If you're looking for interested in tart cherry recipes, type "Door County Cherries" into Google and you'll get a raft of sites using these tart cherries. Door County (Wisconsin) is known for its wonderful stone fruits, berries and apples.

By the way, Cherry04, why not stop in the Welcome Forum and introduce yourself so we can give you a proper welcome?

Regards, 
Mezzaluna


----------



## lunareclipse (Jul 5, 2004)

My boyfriends mom has a recipie for "Black Forest Cookies", but they have a twist. Since my boyfriend loves cherries so much she puts fresh cherries into the cookies. They're really good if you like lots of chocolate and cherries. I could get it for you if you'd like.


----------



## cherry04 (Jul 4, 2004)

thanks LunarEclipse! it would be great if you could get me the recipe. also do you know if you could take any recipe that calls for dried cherries and put in fresh cherries instead?


----------



## lunareclipse (Jul 5, 2004)

Here's the recipe for the cookies cherry04, they're really really good. 

"Black Forest Cookies"
1box devils food cake w/pudding
1/2 cup chopped cherries
1/2 c mard of butter, softened
1 tsp vanilla
2 eggs
1 (12g) pkg of semi-sweet chunks

Spoon onto nonstick pan and cook at 350 for 12-15 minutes. 
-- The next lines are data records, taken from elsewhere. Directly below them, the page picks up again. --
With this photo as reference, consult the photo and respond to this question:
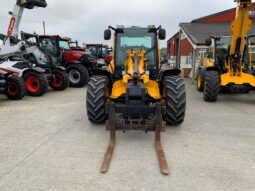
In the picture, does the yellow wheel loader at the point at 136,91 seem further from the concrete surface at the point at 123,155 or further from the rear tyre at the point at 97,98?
the concrete surface at the point at 123,155

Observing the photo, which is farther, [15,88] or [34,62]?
[34,62]

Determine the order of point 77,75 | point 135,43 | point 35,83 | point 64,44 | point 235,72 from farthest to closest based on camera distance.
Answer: point 64,44, point 77,75, point 35,83, point 235,72, point 135,43

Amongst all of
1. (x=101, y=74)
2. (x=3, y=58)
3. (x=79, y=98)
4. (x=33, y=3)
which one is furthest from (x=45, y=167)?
(x=33, y=3)

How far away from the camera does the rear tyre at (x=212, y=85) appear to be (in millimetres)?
8086

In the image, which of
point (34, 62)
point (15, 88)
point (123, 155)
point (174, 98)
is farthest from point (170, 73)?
point (34, 62)

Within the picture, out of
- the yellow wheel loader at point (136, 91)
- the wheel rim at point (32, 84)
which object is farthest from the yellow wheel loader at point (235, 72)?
the wheel rim at point (32, 84)

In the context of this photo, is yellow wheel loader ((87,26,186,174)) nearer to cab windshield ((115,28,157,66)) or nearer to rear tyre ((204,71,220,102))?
cab windshield ((115,28,157,66))

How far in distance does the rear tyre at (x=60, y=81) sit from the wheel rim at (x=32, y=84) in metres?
1.41

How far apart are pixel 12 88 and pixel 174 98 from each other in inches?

As for using fresh cherries instead of dried, I would tihnk its possible, but you may have to take some extra liquid into account since dried cherries wouldn't have any but fresh cherries would.


----------



## cherry04 (Jul 4, 2004)

hey thanks for the recipe LunarEclipse! i can't wait to try them. they sound really good!!


----------



## jock (Dec 4, 2001)

I've generally found that sweet cherries, while deliscious on their own, do not cook well. They become almost tasteless. Sour cherries have a more robust flavor that stands up better in cooking. 
I understand that sour cherries have a very short growing season and I've never used fresh ones. I get a jar of them from Trader Joe's which taste pretty good.

Jock


----------



## plum (Mar 17, 2001)

I had a friend who did this: keeping the stems on, soaked cherries for 3 days in liqueur (maybe kirsch?) and then dipped them in chocolate. Said to be very popular!
Have fun inventing something new with recipes that call for berries of any kind. 

Plum.


----------